ScamAgents: How AI Agents Can Simulate Human-Level Scam Calls

TL;DR

This work demonstrates that autonomous, memory-enabled language-agent systems can orchestrate multi-turn scam calls that evade traditional safety guardrails and translate into realistic audio via TTS. It introduces ScamAgent, a modular architecture with goal decomposition, planning, deception strategies, and memory, showing how such agents can sustain persuasive, contextually coherent interactions across several turns. The study reveals significant safety vulnerabilities, including reduced refusals and higher completion rates under agentic control, and discusses latency implications for real-time deployment. It further proposes multi-layered defense strategies and highlights the need for agent-level auditing, multi-turn moderation, and regulatory considerations to mitigate emergent risks in multimodal, autonomous AI systems.

Abstract

Large Language Models (LLMs) have demonstrated impressive fluency and reasoning capabilities, but their potential for misuse has raised growing concern. In this paper, we present ScamAgent, an autonomous multi-turn agent built on top of LLMs, capable of generating highly realistic scam call scripts that simulate real-world fraud scenarios. Unlike prior work focused on single-shot prompt misuse, ScamAgent maintains dialogue memory, adapts dynamically to simulated user responses, and employs deceptive persuasion strategies across conversational turns. We show that current LLM safety guardrails, including refusal mechanisms and content filters, are ineffective against such agent-based threats. Even models with strong prompt-level safeguards can be bypassed when prompts are decomposed, disguised, or delivered incrementally within an agent framework. We further demonstrate the transformation of scam scripts into lifelike voice calls using modern text-to-speech systems, completing a fully automated scam pipeline. Our findings highlight an urgent need for multi-turn safety auditing, agent-level control frameworks, and new methods to detect and disrupt conversational deception powered by generative AI.

Paper Structure

This paper contains 20 sections, 3 figures, 1 table.

Figures (3)

  • Figure 1: ScamAgent System Architecture: The architecture consists of a Central Orchestrator that coordinates multi-turn dialogue planning, memory, state management, and goal tracking.

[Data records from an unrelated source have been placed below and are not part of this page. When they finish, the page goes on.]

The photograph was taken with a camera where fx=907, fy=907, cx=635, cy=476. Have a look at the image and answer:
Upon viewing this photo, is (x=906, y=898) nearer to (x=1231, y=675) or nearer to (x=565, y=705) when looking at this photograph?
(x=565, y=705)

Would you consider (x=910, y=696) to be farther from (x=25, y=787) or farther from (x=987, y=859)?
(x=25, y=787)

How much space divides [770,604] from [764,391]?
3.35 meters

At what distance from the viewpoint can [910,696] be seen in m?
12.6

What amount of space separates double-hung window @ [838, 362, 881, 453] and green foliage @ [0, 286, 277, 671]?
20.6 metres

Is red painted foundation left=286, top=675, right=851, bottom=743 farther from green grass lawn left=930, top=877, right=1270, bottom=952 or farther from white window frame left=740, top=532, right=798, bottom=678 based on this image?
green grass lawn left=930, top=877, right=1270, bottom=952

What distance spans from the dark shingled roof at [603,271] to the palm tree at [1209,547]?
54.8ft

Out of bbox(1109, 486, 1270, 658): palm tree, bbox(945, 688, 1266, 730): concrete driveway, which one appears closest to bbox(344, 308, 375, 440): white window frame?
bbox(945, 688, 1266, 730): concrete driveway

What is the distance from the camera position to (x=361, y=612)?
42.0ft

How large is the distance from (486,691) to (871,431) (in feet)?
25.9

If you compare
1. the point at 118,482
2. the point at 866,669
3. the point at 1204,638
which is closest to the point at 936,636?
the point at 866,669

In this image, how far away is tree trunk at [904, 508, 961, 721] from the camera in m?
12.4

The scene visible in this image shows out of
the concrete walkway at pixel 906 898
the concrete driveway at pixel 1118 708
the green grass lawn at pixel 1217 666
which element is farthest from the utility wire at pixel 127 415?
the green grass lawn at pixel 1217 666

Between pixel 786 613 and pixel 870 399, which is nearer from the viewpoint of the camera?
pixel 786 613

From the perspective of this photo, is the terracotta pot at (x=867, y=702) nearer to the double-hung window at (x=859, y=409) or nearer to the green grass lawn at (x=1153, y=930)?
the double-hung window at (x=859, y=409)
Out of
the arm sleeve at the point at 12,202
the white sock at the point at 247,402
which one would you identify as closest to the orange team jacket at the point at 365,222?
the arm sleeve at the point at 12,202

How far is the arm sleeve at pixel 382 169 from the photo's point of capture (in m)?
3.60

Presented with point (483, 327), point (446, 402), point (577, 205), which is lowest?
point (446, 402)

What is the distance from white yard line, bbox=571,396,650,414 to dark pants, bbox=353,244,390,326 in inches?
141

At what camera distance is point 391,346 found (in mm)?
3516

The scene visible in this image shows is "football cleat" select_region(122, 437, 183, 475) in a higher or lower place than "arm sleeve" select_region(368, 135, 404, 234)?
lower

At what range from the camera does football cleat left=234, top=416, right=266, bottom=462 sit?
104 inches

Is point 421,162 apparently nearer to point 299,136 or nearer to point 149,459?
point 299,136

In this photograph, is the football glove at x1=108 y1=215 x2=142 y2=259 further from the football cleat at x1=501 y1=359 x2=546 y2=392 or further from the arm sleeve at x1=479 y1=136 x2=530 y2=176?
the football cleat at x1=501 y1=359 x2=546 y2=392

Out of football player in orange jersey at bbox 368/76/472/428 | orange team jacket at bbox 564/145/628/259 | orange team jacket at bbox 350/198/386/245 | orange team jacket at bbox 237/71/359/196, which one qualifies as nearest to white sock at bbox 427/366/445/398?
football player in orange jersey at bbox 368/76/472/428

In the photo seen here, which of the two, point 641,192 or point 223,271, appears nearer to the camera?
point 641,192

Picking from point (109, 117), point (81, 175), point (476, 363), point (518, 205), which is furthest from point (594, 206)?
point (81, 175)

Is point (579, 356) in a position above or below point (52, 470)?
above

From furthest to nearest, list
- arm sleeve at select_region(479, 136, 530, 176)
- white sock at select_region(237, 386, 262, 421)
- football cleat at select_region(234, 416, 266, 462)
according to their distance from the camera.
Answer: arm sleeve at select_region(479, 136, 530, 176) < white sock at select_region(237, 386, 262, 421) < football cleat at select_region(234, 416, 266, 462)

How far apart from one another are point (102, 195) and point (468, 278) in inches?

User input is processed through modules for Goal Decomposition and Context Memory, enabling the transformation of high-level malicious objectives into innocuous subtasks. The Deception Layer constructs safety-evasive prompts via fictional framing, persona anchoring, and prompt manipulation, which are then passed to a foundational LLM for dialogue generation. Generated responses are synthesized into speech via the TTS module, with dynamic voice control. The output is delivered as a simulated scam call, enabling realistic, adaptive adversarial interactions.
  • Figure 2: Comparison of human evaluation scores for ScamAgent and real-world scam dialogues. The average plausibility score was 3.4 for ScamAgent and 3.6 for real-world transcripts. The average persuasiveness score was 3.6 for ScamAgent and 3.9 for real-world transcripts. All values were rated on a 5-point Likert scale by five independent human raters.
  • Figure 3: Comparison of refusal rates across three frontier models (GPT-4, Claude 3.7, and LLaMA3-70B) under single-prompt and ScamAgent scenarios. While single-prompt queries yielded high refusal rates (84–100%), the ScamAgent framework significantly reduced these rates (17–32%), demonstrating the effectiveness of agent-based evasion strategies.